Un chaleureux remerciement à Sophie Bismut pour l’aide substantielle dans le travail de transcription.

 

« Entre tradition et modernité » : ce titre met en avant un « entre deux ». Se situer entre deux pôles signifie parfois être combattu, voire déchiré, et ce déchirement se traduit parfois par la nécessité de choisir un des deux aspects, ce qui comporte le fait de négliger l’autre. Pour moi, l’idée importante, c’est celle d’une tension constante, un « entre deux ».

Depuis toujours, le judaïsme s’est confronté au problème suivant : comment concilier ce qui est perçu comme traditionnel et ce qui est perçu comme moderne ? Tous les mouvements du judaïsme, y compris l’orthodoxie, sont le fruit d’une tentative d’harmoniser tradition et modernité. Depuis deux siècles environ, c'est-à-dire à partir de l’âge des Lumières et de l’intégration des Juifs à la société européenne, le judaïsme en général se pose ce problème.

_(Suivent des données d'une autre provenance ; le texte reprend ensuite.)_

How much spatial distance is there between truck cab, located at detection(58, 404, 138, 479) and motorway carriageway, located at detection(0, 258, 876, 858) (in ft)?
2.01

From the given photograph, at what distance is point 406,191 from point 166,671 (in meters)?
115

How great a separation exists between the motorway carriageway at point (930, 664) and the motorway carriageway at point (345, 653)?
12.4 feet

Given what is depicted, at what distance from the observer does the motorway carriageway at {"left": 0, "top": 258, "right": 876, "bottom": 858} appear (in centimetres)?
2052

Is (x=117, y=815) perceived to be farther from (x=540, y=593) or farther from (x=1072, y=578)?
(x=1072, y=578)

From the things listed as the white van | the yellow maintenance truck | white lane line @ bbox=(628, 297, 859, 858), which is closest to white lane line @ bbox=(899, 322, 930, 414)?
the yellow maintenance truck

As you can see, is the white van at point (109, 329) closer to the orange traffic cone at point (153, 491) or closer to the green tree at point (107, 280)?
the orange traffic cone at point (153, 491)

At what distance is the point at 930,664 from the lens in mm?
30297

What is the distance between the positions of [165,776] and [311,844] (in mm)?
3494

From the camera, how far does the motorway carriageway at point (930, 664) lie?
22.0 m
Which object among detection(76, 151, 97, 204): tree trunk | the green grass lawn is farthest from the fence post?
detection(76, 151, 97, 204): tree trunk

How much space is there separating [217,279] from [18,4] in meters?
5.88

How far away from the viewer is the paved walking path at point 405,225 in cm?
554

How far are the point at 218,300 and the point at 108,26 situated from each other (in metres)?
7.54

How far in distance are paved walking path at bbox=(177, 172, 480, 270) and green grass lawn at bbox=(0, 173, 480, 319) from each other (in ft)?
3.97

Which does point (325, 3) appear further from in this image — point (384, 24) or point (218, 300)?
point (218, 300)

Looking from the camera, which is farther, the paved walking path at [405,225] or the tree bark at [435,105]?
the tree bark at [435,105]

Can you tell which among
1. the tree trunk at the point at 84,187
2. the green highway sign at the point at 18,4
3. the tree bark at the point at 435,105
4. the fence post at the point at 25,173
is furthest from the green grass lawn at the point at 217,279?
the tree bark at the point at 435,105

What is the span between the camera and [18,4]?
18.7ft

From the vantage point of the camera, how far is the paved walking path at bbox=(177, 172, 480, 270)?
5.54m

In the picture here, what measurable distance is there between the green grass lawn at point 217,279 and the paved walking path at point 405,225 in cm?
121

Le monde traditionnel du judaïsme a souvent été identifié à un univers de particularisme, où les Juifs étaient plus ou moins isolés du reste de la société, aussi bien physiquement qu’au niveau des idées. La modernité a mis l’accent sur une série d’aspects qui ont bouleversé le judaïsme traditionnel. Le judaïsme ancien était avant tout une pratique communautaire, basée sur l’autorité des rabbins, tandis que la pensée moderne met l’individu avec ses droits au centre de la réflexion, et l’autonomie de l’individu devient un élément fondateur de la réflexion moderne.

Le judaïsme a été depuis toujours traversé par des courants divers et variés et, entre autres, par un courant plus particulariste et un plus universaliste. Le premier est centré surtout sur le rôle et le destin d’Israël en tant que nation ayant un chemin indépendant du reste du monde. Le deuxième voit Israël comme ayant, à côté de son histoire particulière, un rôle décisif dans le chemin de l’humanité entière, qui passe par la nécessité d’une interaction constante entre Israël et le reste de l’humanité, et donc par un enrichissement mutuel. Or, la force révolutionnaire des idées modernes a souvent généré parmi les Juifs une volonté de s’éloigner de tout particularisme, souvent perçu comme tribal et dépassé.

Le problème est que les différents mouvements qui sont nés dans le judaïsme comme une forme de réaction à la modernité ont toujours eu beaucoup de difficultés à s’adapter, notamment car le monde change très rapidement, souvent trop rapidement par rapport au temps des institutions religieuses.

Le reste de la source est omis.